» **課題の説明**
下の抽出テキストについて、「また、認定要件を満たすために」から「クタールとのことであります。」までを通して、「土地所有者」を「地権者」に置き換えて書き直してください。

7 農地の保全と農業の振興について
◆37番(稲川和成議員) 田園的自然環境を有する、安行近郊緑地保全区域に指定されている本市の当該区域であるからこそ、積極的に緑化を求めていくということがわかりました。
また、認定要件を満たすために事業者によって設置される緑は、その後、土地所有者の方に適切に管理していただくことで、本来の機能を発揮することができるものであると思われます。ぜひ、当該条例を適切に運用することで、都市的土地利用と緑の保全の両立を実現していただきたく思います。
では、次の質問に移ります。
大きな7は、農地の保全と農業の振興についてであります。
毎年8月1日を基準日として行われる平成30年の農地基本台帳整備に係る調査の結果によると、市内の農地は423.2ヘクタールで、この50年でおよそ5分の1まで減少し、現在の内訳としては、市街化区域内農地が263.7ヘクタールで、市街化調整区域内農地は159.5ヘクタールとのことであります。
御案内のとおり、市内の農地の多くは市街化区域内にあり、当然、市街化区域はおおむね10年以内に優先的かつ計画的に市街化を図るべき区域であることから、減少の一途をたどっております。
一方で、市街化調整区域内農地は、原則転用が可能となる第2種及び第3種農地が大部分を占め、東京に接していることや東西南北に主要幹線道路が通る恵まれた立地条件であることなどにより、資材置き場や駐車場等への転用が進むなど、減少は避けられない状況にあります。

» **提供情報**
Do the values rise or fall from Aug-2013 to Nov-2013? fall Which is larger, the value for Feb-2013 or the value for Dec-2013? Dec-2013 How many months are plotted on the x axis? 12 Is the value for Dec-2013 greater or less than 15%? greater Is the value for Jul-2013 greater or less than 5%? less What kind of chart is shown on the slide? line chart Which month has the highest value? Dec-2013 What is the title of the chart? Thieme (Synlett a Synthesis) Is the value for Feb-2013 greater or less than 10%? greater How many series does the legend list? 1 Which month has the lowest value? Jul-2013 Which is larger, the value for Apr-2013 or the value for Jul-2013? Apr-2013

» **解答例**
また、認定要件を満たすために事業者によって設置される緑は、その後、地権者の方に適切に管理していただくことで、本来の機能を発揮することができるものであると思われます。ぜひ、当該条例を適切に運用することで、都市的土地利用と緑の保全の両立を実現していただきたく思います。
では、次の質問に移ります。
大きな7は、農地の保全と農業の振興についてであります。
毎年8月1日を基準日として行われる平成30年の農地基本台帳整備に係る調査の結果によると、市内の農地は423.2ヘクタールで、この50年でおよそ5分の1まで減少し、現在の内訳としては、市街化区域内農地が263.7ヘクタールで、市街化調整区域内農地は159.5ヘクタールとのことであります。